/---
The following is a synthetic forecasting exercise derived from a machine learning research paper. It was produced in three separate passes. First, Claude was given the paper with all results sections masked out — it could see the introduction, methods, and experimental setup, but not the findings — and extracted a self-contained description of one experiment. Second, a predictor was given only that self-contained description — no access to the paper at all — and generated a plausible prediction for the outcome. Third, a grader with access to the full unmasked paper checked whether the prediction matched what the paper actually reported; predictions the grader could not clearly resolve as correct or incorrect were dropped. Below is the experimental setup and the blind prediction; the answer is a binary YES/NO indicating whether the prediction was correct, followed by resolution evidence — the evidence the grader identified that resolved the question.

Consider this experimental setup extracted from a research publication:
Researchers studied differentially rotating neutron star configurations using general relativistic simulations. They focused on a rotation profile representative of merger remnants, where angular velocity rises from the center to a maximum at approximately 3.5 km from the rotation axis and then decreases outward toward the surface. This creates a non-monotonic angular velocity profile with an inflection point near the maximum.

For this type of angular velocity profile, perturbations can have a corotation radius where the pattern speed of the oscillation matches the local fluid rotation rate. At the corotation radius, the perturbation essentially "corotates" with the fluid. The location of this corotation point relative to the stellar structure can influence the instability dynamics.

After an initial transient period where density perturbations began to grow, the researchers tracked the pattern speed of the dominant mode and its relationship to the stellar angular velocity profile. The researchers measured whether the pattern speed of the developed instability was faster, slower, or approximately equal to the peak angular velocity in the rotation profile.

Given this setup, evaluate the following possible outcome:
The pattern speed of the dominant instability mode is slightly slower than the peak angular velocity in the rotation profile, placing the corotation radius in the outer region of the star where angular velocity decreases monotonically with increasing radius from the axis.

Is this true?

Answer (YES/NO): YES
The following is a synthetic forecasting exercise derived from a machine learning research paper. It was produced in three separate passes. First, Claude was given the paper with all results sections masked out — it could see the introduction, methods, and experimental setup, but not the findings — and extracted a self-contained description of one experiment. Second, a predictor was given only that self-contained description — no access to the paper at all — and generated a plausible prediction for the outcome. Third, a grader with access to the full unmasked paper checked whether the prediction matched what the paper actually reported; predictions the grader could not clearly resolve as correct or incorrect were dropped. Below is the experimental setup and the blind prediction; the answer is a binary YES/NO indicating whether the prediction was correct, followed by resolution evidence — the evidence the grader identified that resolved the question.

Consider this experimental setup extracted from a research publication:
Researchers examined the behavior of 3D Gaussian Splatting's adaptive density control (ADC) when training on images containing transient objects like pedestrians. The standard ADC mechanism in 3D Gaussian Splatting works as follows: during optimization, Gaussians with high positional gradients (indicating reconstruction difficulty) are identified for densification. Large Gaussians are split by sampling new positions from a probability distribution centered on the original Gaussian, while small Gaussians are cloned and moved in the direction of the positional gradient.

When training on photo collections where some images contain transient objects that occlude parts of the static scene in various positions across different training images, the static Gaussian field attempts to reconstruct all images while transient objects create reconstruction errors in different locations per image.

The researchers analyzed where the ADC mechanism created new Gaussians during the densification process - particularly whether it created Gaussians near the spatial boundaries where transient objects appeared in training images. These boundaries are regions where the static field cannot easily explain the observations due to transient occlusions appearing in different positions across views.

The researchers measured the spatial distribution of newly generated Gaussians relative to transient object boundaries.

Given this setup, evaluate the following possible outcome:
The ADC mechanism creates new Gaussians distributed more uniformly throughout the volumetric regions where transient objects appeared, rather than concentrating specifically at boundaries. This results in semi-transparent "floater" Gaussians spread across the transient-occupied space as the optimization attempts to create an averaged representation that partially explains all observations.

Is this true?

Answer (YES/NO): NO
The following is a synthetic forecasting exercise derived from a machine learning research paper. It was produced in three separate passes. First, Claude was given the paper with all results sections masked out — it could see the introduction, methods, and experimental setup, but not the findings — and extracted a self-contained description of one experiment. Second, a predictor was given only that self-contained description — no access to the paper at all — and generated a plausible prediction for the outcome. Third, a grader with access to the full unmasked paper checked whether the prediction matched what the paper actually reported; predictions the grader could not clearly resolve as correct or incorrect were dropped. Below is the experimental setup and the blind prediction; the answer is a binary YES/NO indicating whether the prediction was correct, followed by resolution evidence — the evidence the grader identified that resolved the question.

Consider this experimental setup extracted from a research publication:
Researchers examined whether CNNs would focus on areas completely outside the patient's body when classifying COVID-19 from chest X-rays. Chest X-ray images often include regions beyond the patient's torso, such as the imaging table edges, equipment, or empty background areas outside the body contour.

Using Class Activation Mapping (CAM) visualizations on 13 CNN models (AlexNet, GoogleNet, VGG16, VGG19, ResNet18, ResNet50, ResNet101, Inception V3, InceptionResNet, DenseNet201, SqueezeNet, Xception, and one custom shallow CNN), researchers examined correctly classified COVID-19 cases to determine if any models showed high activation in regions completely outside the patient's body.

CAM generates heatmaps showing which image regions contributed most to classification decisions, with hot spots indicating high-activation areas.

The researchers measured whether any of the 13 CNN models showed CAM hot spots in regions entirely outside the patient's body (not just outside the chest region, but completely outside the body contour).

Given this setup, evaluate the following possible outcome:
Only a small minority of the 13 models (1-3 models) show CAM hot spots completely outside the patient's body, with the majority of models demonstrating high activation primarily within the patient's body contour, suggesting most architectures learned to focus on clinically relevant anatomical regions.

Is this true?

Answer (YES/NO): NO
\---
Retype the data exactly as given.

**Result:**
The following is a synthetic forecasting exercise derived from a machine learning research paper. It was produced in three separate passes. First, Claude was given the paper with all results sections masked out — it could see the introduction, methods, and experimental setup, but not the findings — and extracted a self-contained description of one experiment. Second, a predictor was given only that self-contained description — no access to the paper at all — and generated a plausible prediction for the outcome. Third, a grader with access to the full unmasked paper checked whether the prediction matched what the paper actually reported; predictions the grader could not clearly resolve as correct or incorrect were dropped. Below is the experimental setup and the blind prediction; the answer is a binary YES/NO indicating whether the prediction was correct, followed by resolution evidence — the evidence the grader identified that resolved the question.

Consider this experimental setup extracted from a research publication:
Researchers studied differentially rotating neutron star configurations using general relativistic simulations. They focused on a rotation profile representative of merger remnants, where angular velocity rises from the center to a maximum at approximately 3.5 km from the rotation axis and then decreases outward toward the surface. This creates a non-monotonic angular velocity profile with an inflection point near the maximum.

For this type of angular velocity profile, perturbations can have a corotation radius where the pattern speed of the oscillation matches the local fluid rotation rate. At the corotation radius, the perturbation essentially "corotates" with the fluid. The location of this corotation point relative to the stellar structure can influence the instability dynamics.

After an initial transient period where density perturbations began to grow, the researchers tracked the pattern speed of the dominant mode and its relationship to the stellar angular velocity profile. The researchers measured whether the pattern speed of the developed instability was faster, slower, or approximately equal to the peak angular velocity in the rotation profile.

Given this setup, evaluate the following possible outcome:
The pattern speed of the dominant instability mode is slightly slower than the peak angular velocity in the rotation profile, placing the corotation radius in the outer region of the star where angular velocity decreases monotonically with increasing radius from the axis.

Is this true?

Answer (YES/NO): YES
The following is a synthetic forecasting exercise derived from a machine learning research paper. It was produced in three separate passes. First, Claude was given the paper with all results sections masked out — it could see the introduction, methods, and experimental setup, but not the findings — and extracted a self-contained description of one experiment. Second, a predictor was given only that self-contained description — no access to the paper at all — and generated a plausible prediction for the outcome. Third, a grader with access to the full unmasked paper checked whether the prediction matched what the paper actually reported; predictions the grader could not clearly resolve as correct or incorrect were dropped. Below is the experimental setup and the blind prediction; the answer is a binary YES/NO indicating whether the prediction was correct, followed by resolution evidence — the evidence the grader identified that resolved the question.

Consider this experimental setup extracted from a research publication:
Researchers examined the behavior of 3D Gaussian Splatting's adaptive density control (ADC) when training on images containing transient objects like pedestrians. The standard ADC mechanism in 3D Gaussian Splatting works as follows: during optimization, Gaussians with high positional gradients (indicating reconstruction difficulty) are identified for densification. Large Gaussians are split by sampling new positions from a probability distribution centered on the original Gaussian, while small Gaussians are cloned and moved in the direction of the positional gradient.

When training on photo collections where some images contain transient objects that occlude parts of the static scene in various positions across different training images, the static Gaussian field attempts to reconstruct all images while transient objects create reconstruction errors in different locations per image.

The researchers analyzed where the ADC mechanism created new Gaussians during the densification process - particularly whether it created Gaussians near the spatial boundaries where transient objects appeared in training images. These boundaries are regions where the static field cannot easily explain the observations due to transient occlusions appearing in different positions across views.

The researchers measured the spatial distribution of newly generated Gaussians relative to transient object boundaries.

Given this setup, evaluate the following possible outcome:
The ADC mechanism creates new Gaussians distributed more uniformly throughout the volumetric regions where transient objects appeared, rather than concentrating specifically at boundaries. This results in semi-transparent "floater" Gaussians spread across the transient-occupied space as the optimization attempts to create an averaged representation that partially explains all observations.

Is this true?

Answer (YES/NO): NO
The following is a synthetic forecasting exercise derived from a machine learning research paper. It was produced in three separate passes. First, Claude was given the paper with all results sections masked out — it could see the introduction, methods, and experimental setup, but not the findings — and extracted a self-contained description of one experiment. Second, a predictor was given only that self-contained description — no access to the paper at all — and generated a plausible prediction for the outcome. Third, a grader with access to the full unmasked paper checked whether the prediction matched what the paper actually reported; predictions the grader could not clearly resolve as correct or incorrect were dropped. Below is the experimental setup and the blind prediction; the answer is a binary YES/NO indicating whether the prediction was correct, followed by resolution evidence — the evidence the grader identified that resolved the question.

Consider this experimental setup extracted from a research publication:
Researchers examined whether CNNs would focus on areas completely outside the patient's body when classifying COVID-19 from chest X-rays. Chest X-ray images often include regions beyond the patient's torso, such as the imaging table edges, equipment, or empty background areas outside the body contour.

Using Class Activation Mapping (CAM) visualizations on 13 CNN models (AlexNet, GoogleNet, VGG16, VGG19, ResNet18, ResNet50, ResNet101, Inception V3, InceptionResNet, DenseNet201, SqueezeNet, Xception, and one custom shallow CNN), researchers examined correctly classified COVID-19 cases to determine if any models showed high activation in regions completely outside the patient's body.

CAM generates heatmaps showing which image regions contributed most to classification decisions, with hot spots indicating high-activation areas.

The researchers measured whether any of the 13 CNN models showed CAM hot spots in regions entirely outside the patient's body (not just outside the chest region, but completely outside the body contour).

Given this setup, evaluate the following possible outcome:
Only a small minority of the 13 models (1-3 models) show CAM hot spots completely outside the patient's body, with the majority of models demonstrating high activation primarily within the patient's body contour, suggesting most architectures learned to focus on clinically relevant anatomical regions.

Is this true?

Answer (YES/NO): NO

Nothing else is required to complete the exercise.